» **GOAL OF THE EXERCISE**
The entries that follow include a run beginning at the line with "category: buffalo" and ending at the line with "A: Sequence-level."; restate that run word for word and leave the rest out.

RECORDS Block Start

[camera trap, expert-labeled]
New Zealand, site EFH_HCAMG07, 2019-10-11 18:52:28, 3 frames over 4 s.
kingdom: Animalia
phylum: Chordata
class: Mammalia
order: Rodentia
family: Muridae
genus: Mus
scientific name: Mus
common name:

RECORDS Block End
RECORDS Block Start

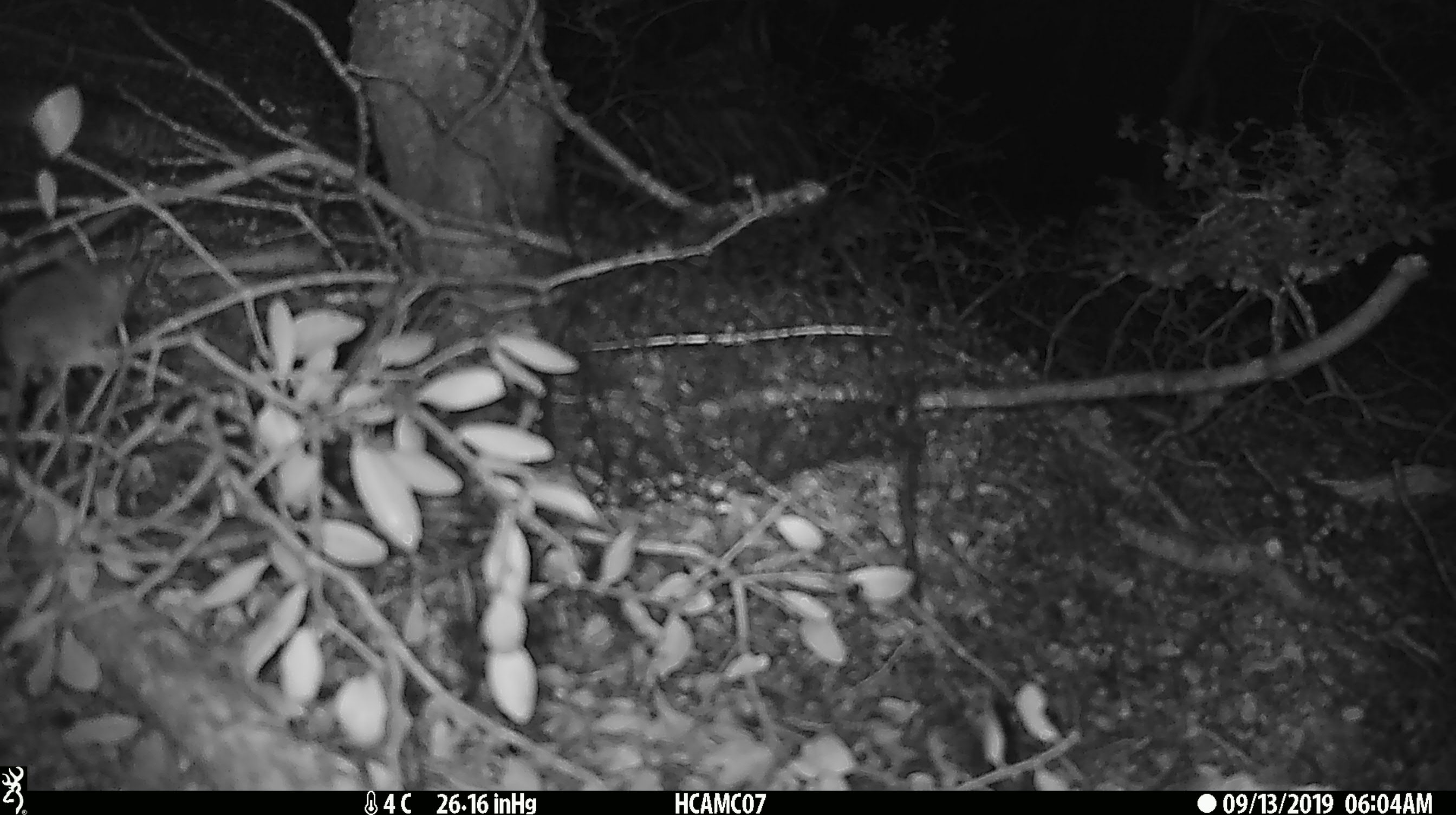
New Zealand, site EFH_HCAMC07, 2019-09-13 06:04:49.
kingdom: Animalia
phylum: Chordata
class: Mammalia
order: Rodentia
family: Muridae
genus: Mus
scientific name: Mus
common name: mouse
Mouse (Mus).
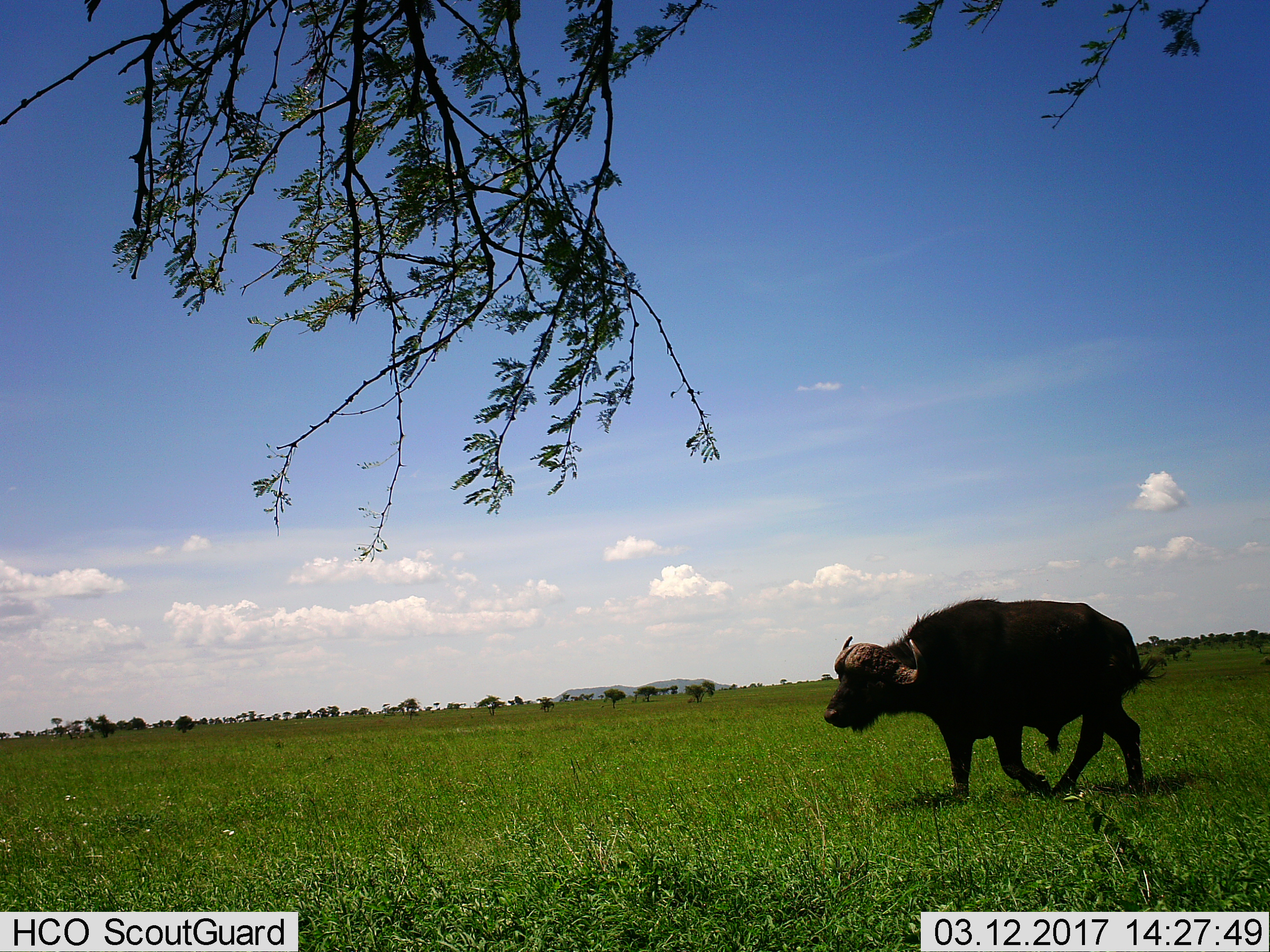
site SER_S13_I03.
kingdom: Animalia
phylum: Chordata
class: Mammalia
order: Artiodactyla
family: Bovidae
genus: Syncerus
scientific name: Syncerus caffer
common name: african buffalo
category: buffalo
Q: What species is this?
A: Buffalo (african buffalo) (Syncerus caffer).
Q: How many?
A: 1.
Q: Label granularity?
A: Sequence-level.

RECORDS Block End
RECORDS Block Start

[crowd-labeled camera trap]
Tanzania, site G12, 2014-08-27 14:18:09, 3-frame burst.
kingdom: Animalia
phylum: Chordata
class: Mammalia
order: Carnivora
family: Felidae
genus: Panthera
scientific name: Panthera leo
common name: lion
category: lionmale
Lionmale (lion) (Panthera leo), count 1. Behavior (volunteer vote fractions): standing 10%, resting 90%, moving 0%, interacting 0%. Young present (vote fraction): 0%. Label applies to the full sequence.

RECORDS Block End

» **RESULT OF THIS EXERCISE**
category: buffalo
Q: What species is this?
A: Buffalo (african buffalo) (Syncerus caffer).
Q: How many?
A: 1.
Q: Label granularity?
A: Sequence-level.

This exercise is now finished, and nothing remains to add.